The vote caps two weeks of intense negotiations and vote wrangling, ending with 58 members changing their votes from "nay" to "aye." The NYT profiles four House members who opposed the bill during Monday's vote. The paper followed them during the week as they negotiated the tangle of lobbyists, concerned constituents and leadership figures who all clamored for them to reverse their positions. Some changed their mind by Friday, some didn't. The WP, meanwhile, gets a little breathless with its blow-by-blow recounting of the week's drama.
The WP i nvestigates the tactics of party whips in the House, who are charged with keeping their fellow party members in line on a given vote. Some whips favor a hard sell approach, others are more diplomatic. Everyone can agree that it's a difficult and occasionally thankless chore, but for the right person the position can be a key to great power.
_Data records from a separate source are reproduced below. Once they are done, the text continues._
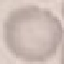 Malaria status: uninfected. Giemsa-stained preparation. Cell patch, automatically extracted from a larger field of view and resized to 64 × 64 pixels. Acquired by smartphone through the microscope eyepiece. Thin blood film.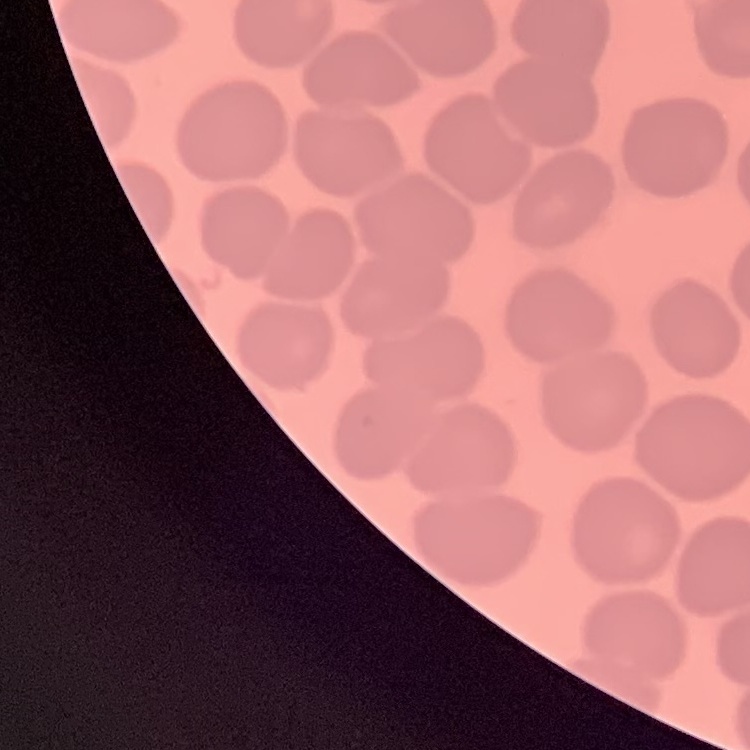
Summary:
  - Red blood cell morphology: no rouleaux formation
  - Stain: Field's or Giemsa
  - Image type: square crop of a larger photomicrograph
  - Preparation: thin blood film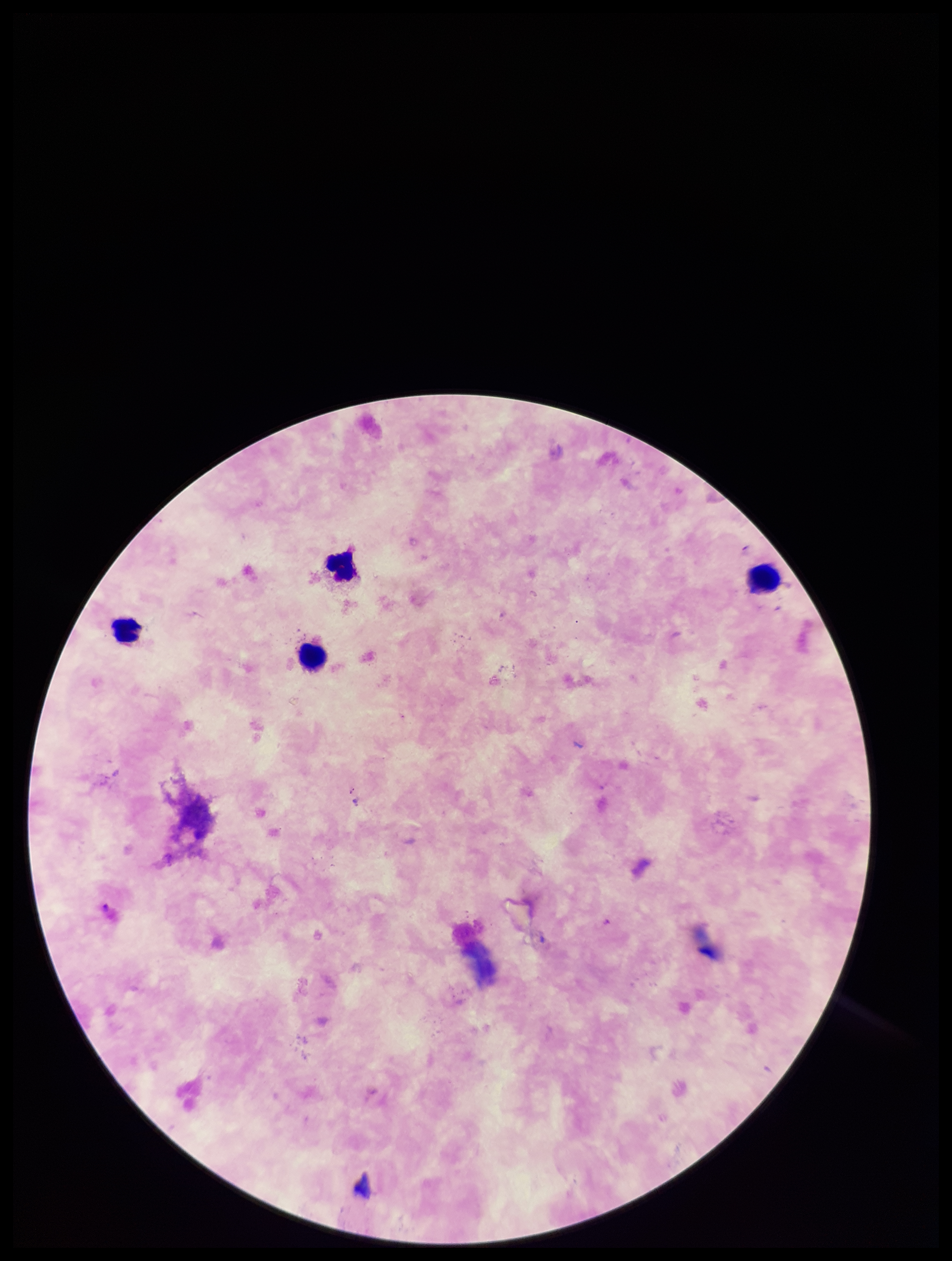
patient malaria status = positive
preparation = thick smear
capture = smartphone photograph through the microscope eyepiece
image size = 952×1261 pixels
leukocyte count = 4
Plasmodium parasites = none identified
parasite count = 0
stain = Giemsa
field of view = one from this slide
species reported for this patient = Plasmodium falciparumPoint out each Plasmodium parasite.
Online, the NYT runs a neat graphic detailing the roll call for Friday's bailout vote.
In order to get the votes to move the package, Congress added $107 billion in tax breaks for things like NASCAR, rum making, and the manufacture of wooden arrows. Many of those provisions were meant as inducements for certain members. The WP covers a few of the more notable items inside the paper.
The WSJ argues that Treasury Secretary Henry Paulson has used up much of his political capital getting Congress to go along with this.
With the politics of the deal finally over, the real policy work can begin, as the Treasury Department figures out how it'll actually implement the bailout. The plan right now is to have a small number of Treasury employees watching over the program, but to have the bulk of the work of managing assets done by Wall Street professionals. According to the WP, there are three big questions left: Who will end up managing the government's portfolio? What exactly should the government be expected to pay for a mortgage that no one else is willing to buy? And how will the Treasury get around the seemingly inevitable conflicts of interest that come with having Wall Street manage its own rescue package? The LAT cites a proposal to divide the government's assets into competing funds in order to keep costs at market value, but warns that putting the kibosh on bad deals may be a tall order no matter what.
Lest you think the credit crisis is only going to affect huge corporations and stock brokers: Think again, says the WP. The paper reports that if the credit crunch doesn't ease up in the next few months, ten to 12 states could have trouble making payroll.